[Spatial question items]
========================================
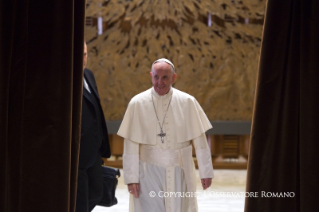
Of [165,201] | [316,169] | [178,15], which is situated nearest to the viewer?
[316,169]

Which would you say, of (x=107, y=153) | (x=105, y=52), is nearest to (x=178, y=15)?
(x=105, y=52)

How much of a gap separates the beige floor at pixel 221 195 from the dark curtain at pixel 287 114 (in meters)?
3.46

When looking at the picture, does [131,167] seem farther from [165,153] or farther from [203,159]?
[203,159]

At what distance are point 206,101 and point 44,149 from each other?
6.84 metres

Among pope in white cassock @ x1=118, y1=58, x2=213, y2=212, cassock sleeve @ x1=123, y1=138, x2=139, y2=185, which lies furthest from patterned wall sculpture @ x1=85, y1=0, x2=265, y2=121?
cassock sleeve @ x1=123, y1=138, x2=139, y2=185

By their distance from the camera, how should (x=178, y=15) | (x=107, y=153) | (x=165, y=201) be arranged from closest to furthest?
(x=165, y=201) < (x=107, y=153) < (x=178, y=15)

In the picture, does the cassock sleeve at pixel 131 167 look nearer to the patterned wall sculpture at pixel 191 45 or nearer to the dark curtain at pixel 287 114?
the dark curtain at pixel 287 114

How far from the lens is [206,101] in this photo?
396 inches

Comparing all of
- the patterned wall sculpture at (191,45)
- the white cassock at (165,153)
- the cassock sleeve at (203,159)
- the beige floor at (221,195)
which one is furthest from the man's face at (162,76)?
the patterned wall sculpture at (191,45)

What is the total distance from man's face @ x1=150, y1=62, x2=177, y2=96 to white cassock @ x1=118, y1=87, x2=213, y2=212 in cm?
16

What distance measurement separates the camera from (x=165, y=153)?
176 inches

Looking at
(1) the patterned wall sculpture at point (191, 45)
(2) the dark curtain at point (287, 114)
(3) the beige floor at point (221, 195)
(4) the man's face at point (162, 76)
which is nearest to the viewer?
(2) the dark curtain at point (287, 114)

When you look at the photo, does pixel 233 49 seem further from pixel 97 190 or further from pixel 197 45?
pixel 97 190

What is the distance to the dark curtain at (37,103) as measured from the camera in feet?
11.3
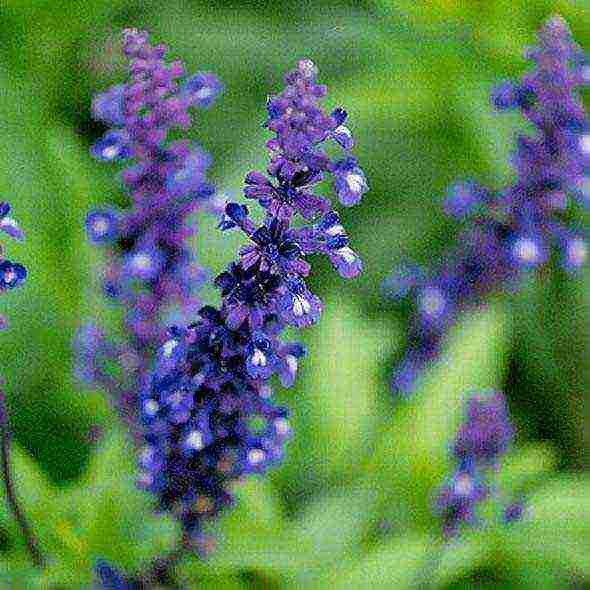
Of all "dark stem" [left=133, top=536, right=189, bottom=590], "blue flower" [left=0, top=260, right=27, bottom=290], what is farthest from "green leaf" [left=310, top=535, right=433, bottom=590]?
"blue flower" [left=0, top=260, right=27, bottom=290]

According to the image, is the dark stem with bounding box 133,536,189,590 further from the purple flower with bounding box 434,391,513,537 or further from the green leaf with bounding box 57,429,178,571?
the purple flower with bounding box 434,391,513,537

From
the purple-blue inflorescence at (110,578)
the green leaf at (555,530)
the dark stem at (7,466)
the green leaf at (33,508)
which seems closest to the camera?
the dark stem at (7,466)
========================================
Please rewrite all of the items above with "camera" changed to "observer" throughout, keeping everything else the same. Leave the pictures out of your answer.

Of [165,201] | [316,169] | [178,15], which is situated nearest to the viewer?
[316,169]

Which would you say, of (x=107, y=153) | (x=105, y=52), is nearest to (x=178, y=15)?
(x=105, y=52)

How much of a gap separates the beige floor at pixel 221 195 from the dark curtain at pixel 287 114 (in meters)?
3.46

When looking at the picture, does [131,167] seem farther from [165,153] or farther from [203,159]?
[203,159]

At what distance are point 206,101 and point 44,149 from each other?
6.84 metres

Among pope in white cassock @ x1=118, y1=58, x2=213, y2=212, cassock sleeve @ x1=123, y1=138, x2=139, y2=185, which lies furthest from patterned wall sculpture @ x1=85, y1=0, x2=265, y2=121?
cassock sleeve @ x1=123, y1=138, x2=139, y2=185

By their distance from the observer, how should (x=178, y=15) | (x=107, y=153) | (x=165, y=201) be arranged from closest to furthest?
(x=165, y=201) < (x=107, y=153) < (x=178, y=15)

In the picture, does the cassock sleeve at pixel 131 167 look nearer to the patterned wall sculpture at pixel 191 45 or nearer to the dark curtain at pixel 287 114?
the dark curtain at pixel 287 114

How far from the lens is [206,101] in this photo?
396 inches

Comparing all of
- the patterned wall sculpture at (191,45)
- the white cassock at (165,153)
- the cassock sleeve at (203,159)
- the beige floor at (221,195)
which one is furthest from the man's face at (162,76)?
the patterned wall sculpture at (191,45)

What is the total distance from man's face @ x1=150, y1=62, x2=177, y2=96 to white cassock @ x1=118, y1=87, x2=213, y2=212 in cm?
16

What distance measurement separates the observer from (x=165, y=153)?
176 inches

Looking at
(1) the patterned wall sculpture at point (191, 45)
(2) the dark curtain at point (287, 114)
(3) the beige floor at point (221, 195)
(4) the man's face at point (162, 76)
which is nearest to the viewer?
(2) the dark curtain at point (287, 114)

When you look at the photo, does pixel 233 49 seem further from pixel 97 190 or further from pixel 197 45?
pixel 97 190

What is the distance to the dark curtain at (37,103) as measured from the observer in feet?
11.3
Of all "dark stem" [left=133, top=536, right=189, bottom=590], "blue flower" [left=0, top=260, right=27, bottom=290], what is farthest from "green leaf" [left=310, top=535, right=433, bottom=590]?
"blue flower" [left=0, top=260, right=27, bottom=290]

According to the image, is the dark stem with bounding box 133,536,189,590 further from the purple flower with bounding box 434,391,513,537 or further from the green leaf with bounding box 57,429,178,571?
the purple flower with bounding box 434,391,513,537

From
the purple-blue inflorescence at (110,578)
the green leaf at (555,530)
the dark stem at (7,466)
the green leaf at (33,508)
which seems closest to the observer?
the dark stem at (7,466)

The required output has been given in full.